A Study to Test How BI 456906 is Taken up in the Blood of People With and Without Kidney Problems

Inclusion Criteria

• •Participants will only be included in the trial if they meet the following criteria:
• •Male or female participants with age 18 to 80 years, inclusive at the screening visit.
• •Body mass index (BMI) of 20.0-40.0 kg/m\^2 (inclusive).
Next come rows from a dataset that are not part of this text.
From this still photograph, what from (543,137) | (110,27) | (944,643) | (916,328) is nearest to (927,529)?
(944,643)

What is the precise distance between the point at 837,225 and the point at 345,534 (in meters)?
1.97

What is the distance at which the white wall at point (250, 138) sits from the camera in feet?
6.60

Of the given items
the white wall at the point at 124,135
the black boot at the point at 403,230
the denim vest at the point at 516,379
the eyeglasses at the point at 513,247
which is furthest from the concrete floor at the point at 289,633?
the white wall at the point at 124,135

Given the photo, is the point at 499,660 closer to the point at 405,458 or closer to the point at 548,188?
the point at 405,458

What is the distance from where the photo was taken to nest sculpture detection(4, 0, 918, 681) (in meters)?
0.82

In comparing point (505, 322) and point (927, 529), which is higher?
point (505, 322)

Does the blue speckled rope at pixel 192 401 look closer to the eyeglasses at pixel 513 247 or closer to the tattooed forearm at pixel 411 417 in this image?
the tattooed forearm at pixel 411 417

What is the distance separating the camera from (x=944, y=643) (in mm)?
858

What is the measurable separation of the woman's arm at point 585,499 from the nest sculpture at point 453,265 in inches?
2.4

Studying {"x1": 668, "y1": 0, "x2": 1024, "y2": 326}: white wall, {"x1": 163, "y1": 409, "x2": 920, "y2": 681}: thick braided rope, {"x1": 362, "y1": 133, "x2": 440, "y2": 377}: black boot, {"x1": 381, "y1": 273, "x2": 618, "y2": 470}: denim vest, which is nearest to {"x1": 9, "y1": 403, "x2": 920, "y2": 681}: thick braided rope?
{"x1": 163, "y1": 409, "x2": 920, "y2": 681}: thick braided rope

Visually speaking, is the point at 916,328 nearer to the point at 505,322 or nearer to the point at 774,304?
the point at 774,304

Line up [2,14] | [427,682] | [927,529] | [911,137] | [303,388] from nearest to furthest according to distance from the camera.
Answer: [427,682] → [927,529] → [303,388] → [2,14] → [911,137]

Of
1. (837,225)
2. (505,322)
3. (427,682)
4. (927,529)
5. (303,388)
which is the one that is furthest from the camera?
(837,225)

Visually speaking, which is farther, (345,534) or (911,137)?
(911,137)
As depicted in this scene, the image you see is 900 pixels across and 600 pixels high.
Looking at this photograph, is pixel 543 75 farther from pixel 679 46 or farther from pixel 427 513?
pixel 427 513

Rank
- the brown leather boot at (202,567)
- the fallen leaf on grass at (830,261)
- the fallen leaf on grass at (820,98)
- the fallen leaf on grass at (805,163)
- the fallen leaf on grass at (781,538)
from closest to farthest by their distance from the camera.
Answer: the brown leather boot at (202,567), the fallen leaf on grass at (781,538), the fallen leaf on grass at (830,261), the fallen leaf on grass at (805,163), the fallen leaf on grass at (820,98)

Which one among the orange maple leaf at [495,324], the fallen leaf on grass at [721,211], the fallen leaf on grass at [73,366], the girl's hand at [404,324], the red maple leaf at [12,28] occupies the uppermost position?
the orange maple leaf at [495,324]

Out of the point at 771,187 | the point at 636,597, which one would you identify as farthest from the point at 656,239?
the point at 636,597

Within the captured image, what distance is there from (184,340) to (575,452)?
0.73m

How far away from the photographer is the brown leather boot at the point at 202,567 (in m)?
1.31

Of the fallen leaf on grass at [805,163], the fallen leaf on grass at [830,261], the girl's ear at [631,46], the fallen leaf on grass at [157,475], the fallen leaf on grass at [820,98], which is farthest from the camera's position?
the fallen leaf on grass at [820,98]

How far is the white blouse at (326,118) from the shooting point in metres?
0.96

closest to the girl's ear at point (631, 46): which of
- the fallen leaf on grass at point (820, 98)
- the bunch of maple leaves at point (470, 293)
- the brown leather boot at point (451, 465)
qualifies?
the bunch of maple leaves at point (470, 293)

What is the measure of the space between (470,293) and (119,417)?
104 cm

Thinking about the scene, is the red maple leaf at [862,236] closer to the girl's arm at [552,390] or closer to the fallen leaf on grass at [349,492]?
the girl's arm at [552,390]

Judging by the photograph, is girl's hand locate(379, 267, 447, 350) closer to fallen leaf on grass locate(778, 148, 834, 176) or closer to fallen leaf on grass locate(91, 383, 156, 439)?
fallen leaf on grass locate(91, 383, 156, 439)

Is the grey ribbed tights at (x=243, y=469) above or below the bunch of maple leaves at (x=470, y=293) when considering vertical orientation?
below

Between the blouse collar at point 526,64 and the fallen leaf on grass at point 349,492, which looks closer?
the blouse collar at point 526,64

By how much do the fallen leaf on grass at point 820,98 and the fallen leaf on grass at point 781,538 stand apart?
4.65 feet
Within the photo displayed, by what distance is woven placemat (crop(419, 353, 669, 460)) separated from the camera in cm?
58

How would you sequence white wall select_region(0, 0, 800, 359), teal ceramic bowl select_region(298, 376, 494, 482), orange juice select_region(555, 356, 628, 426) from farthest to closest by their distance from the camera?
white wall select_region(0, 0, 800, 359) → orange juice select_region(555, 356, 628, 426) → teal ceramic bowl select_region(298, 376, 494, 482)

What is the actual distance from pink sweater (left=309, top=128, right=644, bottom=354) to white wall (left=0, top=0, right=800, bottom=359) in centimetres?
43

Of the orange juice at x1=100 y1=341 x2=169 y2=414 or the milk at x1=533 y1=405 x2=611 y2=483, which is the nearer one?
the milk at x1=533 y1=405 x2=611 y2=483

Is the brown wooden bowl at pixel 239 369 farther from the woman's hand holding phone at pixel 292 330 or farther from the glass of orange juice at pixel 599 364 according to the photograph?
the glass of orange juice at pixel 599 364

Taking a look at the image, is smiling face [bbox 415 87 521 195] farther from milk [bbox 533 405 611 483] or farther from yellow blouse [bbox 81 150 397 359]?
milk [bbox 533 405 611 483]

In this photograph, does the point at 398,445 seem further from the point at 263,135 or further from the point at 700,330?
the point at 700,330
• •Signed and dated written informed consent in accordance with the International Council for Harmonisation of Technical Requirements for Pharmaceuticals for Human Use -good clinical practice (ICH-GCP) and local legislation prior to admission to the trial.
• •Male participants are not required to use contraception. Further criteria apply.
• •Renal impairment based on assessment of estimated glomerular filtration rate (eGFR) at screening (severe renal impairment: 10.0-29.9 mL/min, moderate renal impairment: 30.0 - 59.9 mL/min (with at least 4 participants with a GFR between 30.0 and 45.0 mL/min), mild renal impairment: 60.0 - 89.9 mL/min)
• •Chronic renal impairment \> 12 months (documented renal impairment indicated by reduced eGFR for more than 12 months until screening)
• •Absence of clinically significant abnormalities, as based on a complete medical history including a full physical examination, vital signs (blood pressure (BP), pulse rate (PR)), 12-lead electrocardiogram (ECG), and clinical laboratory tests at screening, with the exception of findings that in the opinion of the investigator are consistent with the participant's renal impairment.
• •Medication and/or treatment regimens must have been stable (i.e., no dose adjustments) for at least 4 weeks prior to the screening period and should be kept stable until study completion. Fluctuating treatment regimens may be considered for inclusion on a case-by-case basis if the underlying disease is under control in the opinion of the investigator and must be agreed to by both the investigator and the sponsor's medical monitor. Further criteria apply.